INPUT FOR THIS TASK Start Marker
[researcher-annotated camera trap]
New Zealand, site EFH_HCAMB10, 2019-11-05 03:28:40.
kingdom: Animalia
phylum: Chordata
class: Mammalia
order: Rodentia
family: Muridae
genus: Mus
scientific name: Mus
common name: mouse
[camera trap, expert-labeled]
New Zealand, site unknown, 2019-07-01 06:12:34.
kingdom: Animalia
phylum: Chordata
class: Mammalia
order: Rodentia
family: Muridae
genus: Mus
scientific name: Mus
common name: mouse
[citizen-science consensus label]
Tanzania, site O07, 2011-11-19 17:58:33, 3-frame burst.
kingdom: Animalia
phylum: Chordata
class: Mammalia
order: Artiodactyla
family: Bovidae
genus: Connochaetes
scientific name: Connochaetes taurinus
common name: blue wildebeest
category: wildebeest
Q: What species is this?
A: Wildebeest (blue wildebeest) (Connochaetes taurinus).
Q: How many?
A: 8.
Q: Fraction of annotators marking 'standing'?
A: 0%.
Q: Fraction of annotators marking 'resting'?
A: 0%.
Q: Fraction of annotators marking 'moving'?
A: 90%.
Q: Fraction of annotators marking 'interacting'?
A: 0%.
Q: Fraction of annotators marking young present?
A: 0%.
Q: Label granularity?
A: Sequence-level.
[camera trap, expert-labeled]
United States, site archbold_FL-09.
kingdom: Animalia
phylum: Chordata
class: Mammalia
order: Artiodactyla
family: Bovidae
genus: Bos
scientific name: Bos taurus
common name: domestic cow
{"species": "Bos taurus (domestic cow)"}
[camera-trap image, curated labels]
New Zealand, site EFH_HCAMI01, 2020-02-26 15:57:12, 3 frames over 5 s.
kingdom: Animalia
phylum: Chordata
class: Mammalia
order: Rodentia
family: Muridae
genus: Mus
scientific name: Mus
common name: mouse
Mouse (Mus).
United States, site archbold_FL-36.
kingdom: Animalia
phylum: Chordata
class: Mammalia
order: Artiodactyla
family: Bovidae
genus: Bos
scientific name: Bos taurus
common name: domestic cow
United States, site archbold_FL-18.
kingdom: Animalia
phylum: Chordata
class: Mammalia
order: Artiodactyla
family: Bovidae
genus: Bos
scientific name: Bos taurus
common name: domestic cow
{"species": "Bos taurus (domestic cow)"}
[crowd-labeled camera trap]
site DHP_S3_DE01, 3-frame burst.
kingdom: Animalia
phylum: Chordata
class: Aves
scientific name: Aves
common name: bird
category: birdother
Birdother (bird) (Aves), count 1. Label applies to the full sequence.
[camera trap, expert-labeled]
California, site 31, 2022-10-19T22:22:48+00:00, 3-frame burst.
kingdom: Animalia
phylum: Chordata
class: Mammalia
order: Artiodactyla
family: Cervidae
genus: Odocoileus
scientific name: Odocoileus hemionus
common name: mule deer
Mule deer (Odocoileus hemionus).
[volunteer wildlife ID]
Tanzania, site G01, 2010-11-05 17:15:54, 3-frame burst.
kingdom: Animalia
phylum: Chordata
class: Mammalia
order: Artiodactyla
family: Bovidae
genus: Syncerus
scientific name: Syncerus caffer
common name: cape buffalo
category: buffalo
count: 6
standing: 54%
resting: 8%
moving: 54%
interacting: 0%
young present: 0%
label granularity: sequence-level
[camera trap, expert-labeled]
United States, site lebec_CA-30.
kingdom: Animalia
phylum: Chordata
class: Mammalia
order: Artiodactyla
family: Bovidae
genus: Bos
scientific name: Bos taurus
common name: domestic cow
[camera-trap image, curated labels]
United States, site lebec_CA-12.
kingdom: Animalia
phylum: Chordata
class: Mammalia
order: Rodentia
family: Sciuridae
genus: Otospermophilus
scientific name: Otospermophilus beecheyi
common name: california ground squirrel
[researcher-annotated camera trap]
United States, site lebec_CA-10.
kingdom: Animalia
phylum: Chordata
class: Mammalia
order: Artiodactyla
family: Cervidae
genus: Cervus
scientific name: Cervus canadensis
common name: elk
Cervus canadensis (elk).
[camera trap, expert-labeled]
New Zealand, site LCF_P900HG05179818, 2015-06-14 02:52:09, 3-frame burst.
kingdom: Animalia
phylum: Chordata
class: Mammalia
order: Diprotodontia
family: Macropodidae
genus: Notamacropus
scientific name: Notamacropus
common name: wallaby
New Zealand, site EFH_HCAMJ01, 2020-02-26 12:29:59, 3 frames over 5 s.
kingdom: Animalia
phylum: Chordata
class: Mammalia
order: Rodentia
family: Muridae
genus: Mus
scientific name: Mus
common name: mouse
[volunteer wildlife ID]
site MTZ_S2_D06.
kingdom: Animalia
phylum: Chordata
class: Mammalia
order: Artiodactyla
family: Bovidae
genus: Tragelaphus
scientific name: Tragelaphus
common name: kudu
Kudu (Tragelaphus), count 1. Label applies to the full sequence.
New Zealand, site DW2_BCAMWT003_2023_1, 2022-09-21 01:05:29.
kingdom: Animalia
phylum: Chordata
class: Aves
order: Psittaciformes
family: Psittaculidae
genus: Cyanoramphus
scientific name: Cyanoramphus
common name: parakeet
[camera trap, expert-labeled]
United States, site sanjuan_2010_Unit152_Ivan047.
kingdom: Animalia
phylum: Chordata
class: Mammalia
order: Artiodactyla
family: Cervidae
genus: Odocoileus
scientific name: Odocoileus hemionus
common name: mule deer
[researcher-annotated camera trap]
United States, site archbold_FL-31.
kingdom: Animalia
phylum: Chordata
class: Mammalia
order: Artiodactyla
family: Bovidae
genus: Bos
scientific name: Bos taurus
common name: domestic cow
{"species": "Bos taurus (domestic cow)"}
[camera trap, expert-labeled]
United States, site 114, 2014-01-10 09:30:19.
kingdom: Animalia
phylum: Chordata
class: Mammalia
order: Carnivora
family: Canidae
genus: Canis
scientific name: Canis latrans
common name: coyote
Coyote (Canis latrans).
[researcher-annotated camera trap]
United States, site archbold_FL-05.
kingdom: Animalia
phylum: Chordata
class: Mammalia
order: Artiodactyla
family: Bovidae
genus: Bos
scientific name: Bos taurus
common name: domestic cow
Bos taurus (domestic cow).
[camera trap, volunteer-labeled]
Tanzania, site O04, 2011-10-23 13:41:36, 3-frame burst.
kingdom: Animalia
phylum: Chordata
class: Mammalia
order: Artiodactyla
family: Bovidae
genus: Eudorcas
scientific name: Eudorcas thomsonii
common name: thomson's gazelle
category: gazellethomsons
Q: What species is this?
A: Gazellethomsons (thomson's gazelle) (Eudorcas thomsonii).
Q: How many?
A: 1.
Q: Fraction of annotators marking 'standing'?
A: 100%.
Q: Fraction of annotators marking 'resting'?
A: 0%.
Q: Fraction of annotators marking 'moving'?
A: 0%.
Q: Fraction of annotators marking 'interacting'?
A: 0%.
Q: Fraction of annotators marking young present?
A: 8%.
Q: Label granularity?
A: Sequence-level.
INPUT FOR THIS TASK End Marker
§ **ACTIVITY**: Retype only the lines above between the line with "young present: 0%" and the line with "scientific name: Cervus canadensis", counting those two lines as well, and keep every character as it is.

§ **WRITTEN RESPONSE**:
young present: 0%
label granularity: sequence-level
[camera trap, expert-labeled]
United States, site lebec_CA-30.
kingdom: Animalia
phylum: Chordata
class: Mammalia
order: Artiodactyla
family: Bovidae
genus: Bos
scientific name: Bos taurus
common name: domestic cow
[camera-trap image, curated labels]
United States, site lebec_CA-12.
kingdom: Animalia
phylum: Chordata
class: Mammalia
order: Rodentia
family: Sciuridae
genus: Otospermophilus
scientific name: Otospermophilus beecheyi
common name: california ground squirrel
[researcher-annotated camera trap]
United States, site lebec_CA-10.
kingdom: Animalia
phylum: Chordata
class: Mammalia
order: Artiodactyla
family: Cervidae
genus: Cervus
scientific name: Cervus canadensis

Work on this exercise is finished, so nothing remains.